Spatial reasoning dataset excerpts:
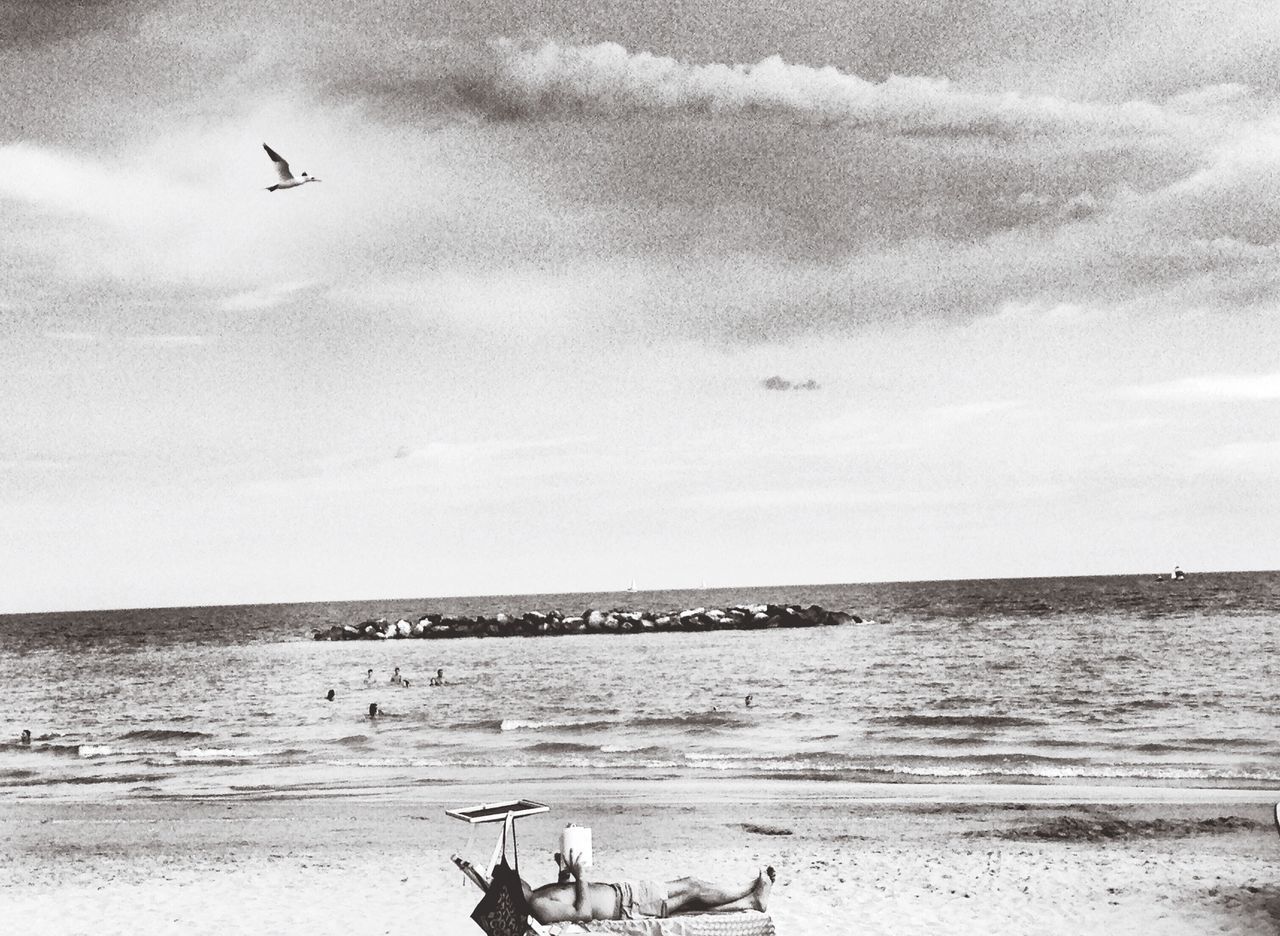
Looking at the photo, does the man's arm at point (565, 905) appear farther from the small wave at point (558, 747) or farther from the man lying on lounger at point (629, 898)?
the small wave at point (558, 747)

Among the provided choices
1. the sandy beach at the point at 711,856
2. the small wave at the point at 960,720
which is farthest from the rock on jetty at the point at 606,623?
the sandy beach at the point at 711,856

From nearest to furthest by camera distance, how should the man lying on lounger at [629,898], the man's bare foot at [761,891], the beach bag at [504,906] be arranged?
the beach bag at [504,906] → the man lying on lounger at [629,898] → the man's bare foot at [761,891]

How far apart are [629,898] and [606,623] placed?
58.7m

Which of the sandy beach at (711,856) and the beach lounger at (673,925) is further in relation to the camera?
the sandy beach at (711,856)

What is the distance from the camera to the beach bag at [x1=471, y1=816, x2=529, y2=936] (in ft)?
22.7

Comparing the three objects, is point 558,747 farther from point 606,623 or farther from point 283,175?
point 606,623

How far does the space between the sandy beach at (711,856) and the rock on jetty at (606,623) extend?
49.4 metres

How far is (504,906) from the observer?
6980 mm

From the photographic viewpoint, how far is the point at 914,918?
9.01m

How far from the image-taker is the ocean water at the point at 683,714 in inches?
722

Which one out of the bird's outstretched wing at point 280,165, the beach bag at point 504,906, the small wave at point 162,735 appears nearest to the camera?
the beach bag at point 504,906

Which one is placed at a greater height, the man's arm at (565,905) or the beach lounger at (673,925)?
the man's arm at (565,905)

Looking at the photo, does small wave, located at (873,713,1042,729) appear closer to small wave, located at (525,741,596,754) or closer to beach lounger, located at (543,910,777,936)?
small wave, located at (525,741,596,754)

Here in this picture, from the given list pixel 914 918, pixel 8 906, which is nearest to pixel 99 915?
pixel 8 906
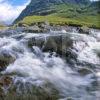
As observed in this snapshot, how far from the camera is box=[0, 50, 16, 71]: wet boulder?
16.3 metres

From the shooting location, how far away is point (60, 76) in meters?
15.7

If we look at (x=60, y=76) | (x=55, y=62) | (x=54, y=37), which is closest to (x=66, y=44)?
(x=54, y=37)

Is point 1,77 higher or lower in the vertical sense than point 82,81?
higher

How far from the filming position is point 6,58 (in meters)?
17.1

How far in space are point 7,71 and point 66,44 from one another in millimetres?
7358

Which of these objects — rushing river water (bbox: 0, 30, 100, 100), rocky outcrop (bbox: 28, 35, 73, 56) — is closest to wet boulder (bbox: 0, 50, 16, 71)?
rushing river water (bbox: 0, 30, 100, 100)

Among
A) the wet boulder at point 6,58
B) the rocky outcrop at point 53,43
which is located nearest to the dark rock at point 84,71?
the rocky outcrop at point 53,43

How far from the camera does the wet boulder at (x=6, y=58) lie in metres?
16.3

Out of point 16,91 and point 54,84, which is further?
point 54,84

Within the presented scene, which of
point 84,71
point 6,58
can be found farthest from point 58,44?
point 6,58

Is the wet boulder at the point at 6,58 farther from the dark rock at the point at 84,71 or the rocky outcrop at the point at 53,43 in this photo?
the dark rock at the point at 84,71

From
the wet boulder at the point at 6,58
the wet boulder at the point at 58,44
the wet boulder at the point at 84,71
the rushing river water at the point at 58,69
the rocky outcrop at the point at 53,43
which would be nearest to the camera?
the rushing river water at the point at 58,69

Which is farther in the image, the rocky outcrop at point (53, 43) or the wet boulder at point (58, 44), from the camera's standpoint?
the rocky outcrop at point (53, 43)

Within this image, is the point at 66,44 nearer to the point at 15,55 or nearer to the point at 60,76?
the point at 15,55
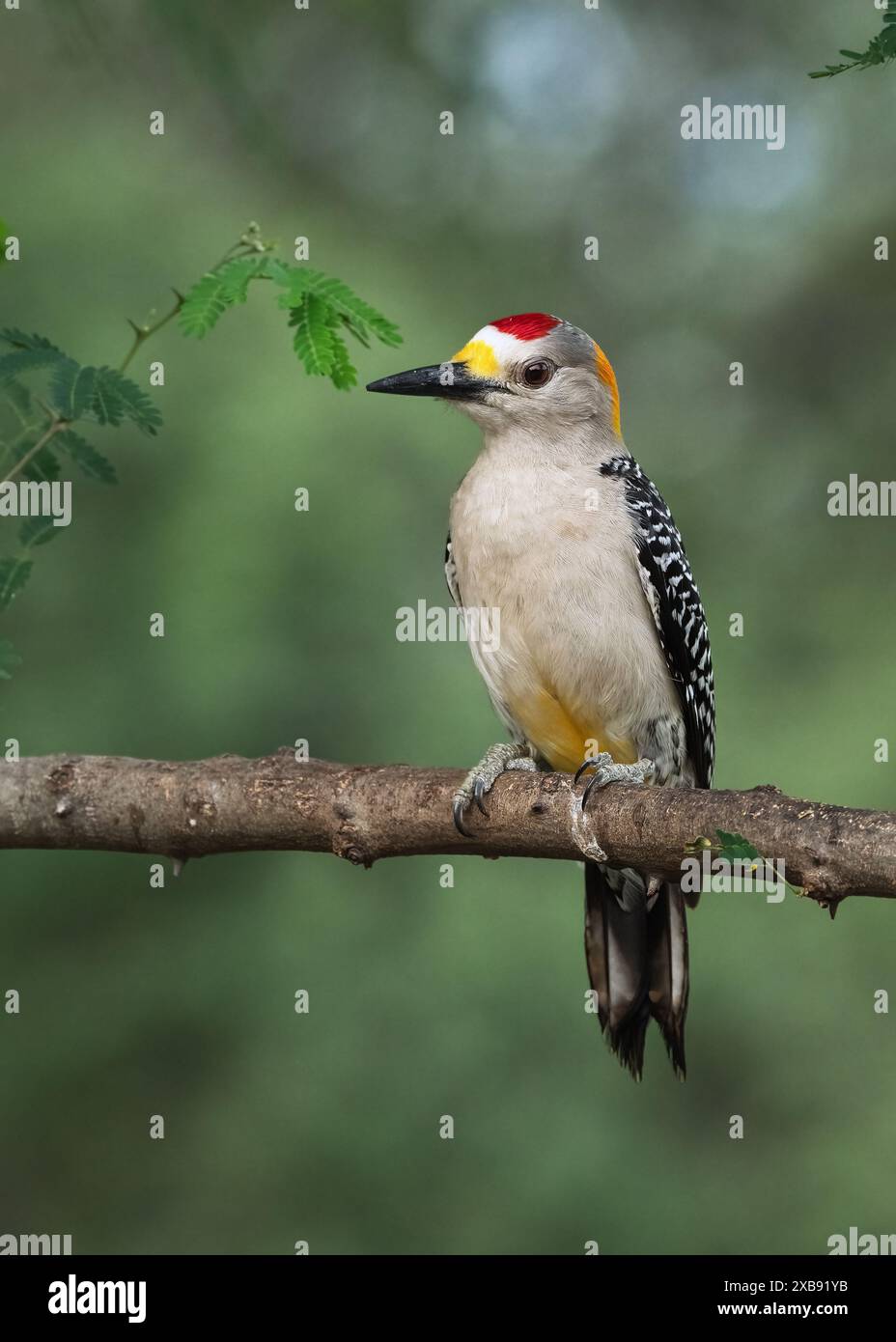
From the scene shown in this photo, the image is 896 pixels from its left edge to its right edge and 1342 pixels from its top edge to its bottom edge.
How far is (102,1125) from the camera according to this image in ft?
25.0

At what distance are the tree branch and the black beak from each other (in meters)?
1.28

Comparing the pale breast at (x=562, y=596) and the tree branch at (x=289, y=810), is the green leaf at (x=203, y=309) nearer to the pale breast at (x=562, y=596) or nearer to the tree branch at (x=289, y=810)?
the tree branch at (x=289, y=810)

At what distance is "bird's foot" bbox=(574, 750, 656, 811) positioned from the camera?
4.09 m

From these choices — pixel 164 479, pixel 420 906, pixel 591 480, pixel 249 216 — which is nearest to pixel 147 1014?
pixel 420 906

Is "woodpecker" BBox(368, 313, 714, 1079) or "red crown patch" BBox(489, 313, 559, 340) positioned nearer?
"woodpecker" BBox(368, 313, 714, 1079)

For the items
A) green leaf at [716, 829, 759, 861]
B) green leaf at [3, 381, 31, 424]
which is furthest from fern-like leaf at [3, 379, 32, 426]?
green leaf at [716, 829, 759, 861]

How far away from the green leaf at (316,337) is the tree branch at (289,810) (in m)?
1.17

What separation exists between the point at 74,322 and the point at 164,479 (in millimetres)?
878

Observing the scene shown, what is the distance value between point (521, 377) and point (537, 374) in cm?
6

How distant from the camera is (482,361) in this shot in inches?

WHAT YOU NEED TO DO: Rewrite the stretch from the line containing "How far away from" through the end of the lines above as a numbered list, leaving out blank lines.

SOLUTION:
1. How far away from the green leaf at (316,337) is the tree branch at (289,810) (in m)?
2. 1.17
3. What separation exists between the point at 74,322 and the point at 164,479 (in millimetres)?
4. 878
5. Observing the scene shown, what is the distance value between point (521, 377) and point (537, 374) in cm?
6. 6
7. How distant from the camera is (482,361) in this shot in inches?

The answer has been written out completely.